Frank William Shawl, a gay man who was dance artist, educator, and co-founder, along with the late Victor Anderson, of Shawl-Anderson Dance Center in Berkeley, died at his home Friday, October 4. He was 87.
Born in New Jersey in December 1931, friends said that Mr. Shawl was a beloved and revered teacher, dancer, and choreographer in the San Francisco Bay Area for more than 55 years. The Shawl-Anderson Dance Company was a renowned dance repertory group in the 1960s and 1970s and spawned many of today's prominent dance artists.
Mr. Shawl was known for his capacity to appreciate life, art, and people in a way that made everyone he encountered feel unique, according to an obituary from the dance center.
Mr. Shawl's family joked that he learned to dance before he learned to walk. By the age of 5, he was enrolled in dance school, and at 17, he landed a job dancing with the Roxyettes at New York's famed Roxy Theater, a job he referred to as "theater boot camp." From there, he found work on Broadway and in television, as a featured dancer on the Perry Como and Red Skelton variety shows, dancing opposite everyone from Betty Grable and Myrna Loy to Ginger Rogers, Debbie Reynolds, and Tallulah Bankhead.

▸ **GIVEN INFORMATION**
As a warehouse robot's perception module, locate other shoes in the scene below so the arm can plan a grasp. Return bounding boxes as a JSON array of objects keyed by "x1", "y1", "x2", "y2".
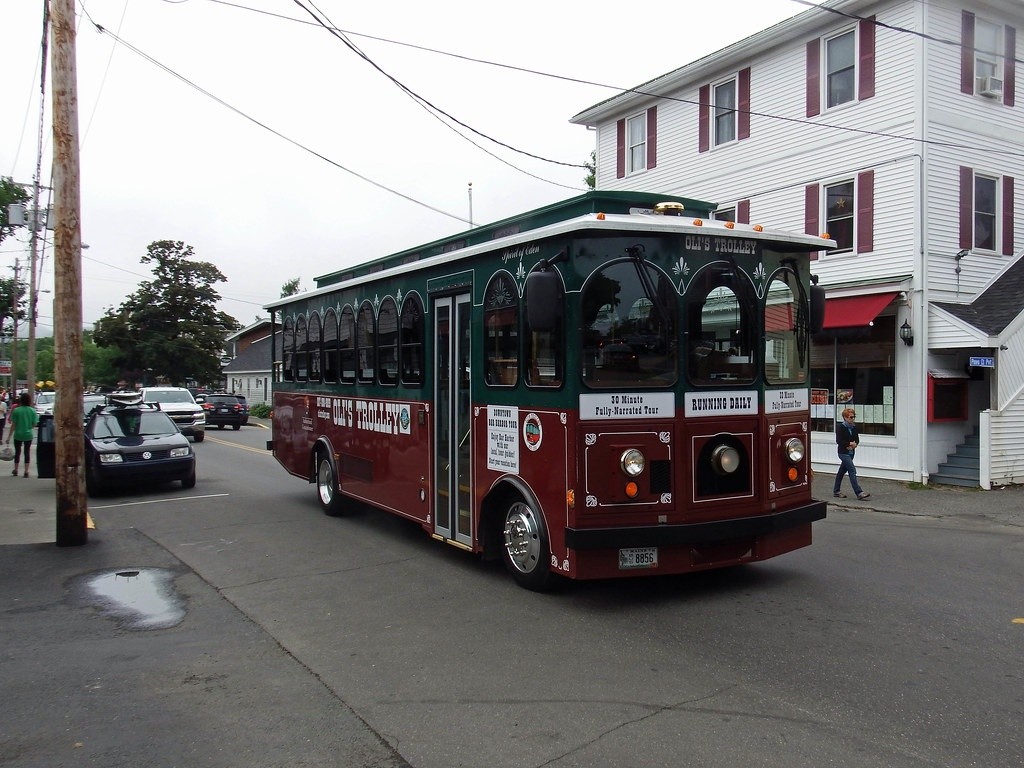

▸ **COMPLETE THE FOLLOWING**
• A. Reproduce word for word the passage of the Frank Shawl obituary that begins with "Born in New" and ends after "the dance center.".
• B. In one to three sentences, explain what about Mr. Shawl made everyone he encountered feel unique, according to the Frank Shawl obituary.
• C. According to the Frank Shawl obituary, how old was he when he began dancing with the Roxyettes?
None of the lines above are needed for this work.

▸ **THE RESULTS**
• A.
Born in New Jersey in December 1931, friends said that Mr. Shawl was a beloved and revered teacher, dancer, and choreographer in the San Francisco Bay Area for more than 55 years. The Shawl-Anderson Dance Company was a renowned dance repertory group in the 1960s and 1970s and spawned many of today's prominent dance artists.
Mr. Shawl was known for his capacity to appreciate life, art, and people in a way that made everyone he encountered feel unique, according to an obituary from the dance center.

• B. It was his capacity to appreciate life, art, and people, according to an obituary from the dance center.

• C. He was 17.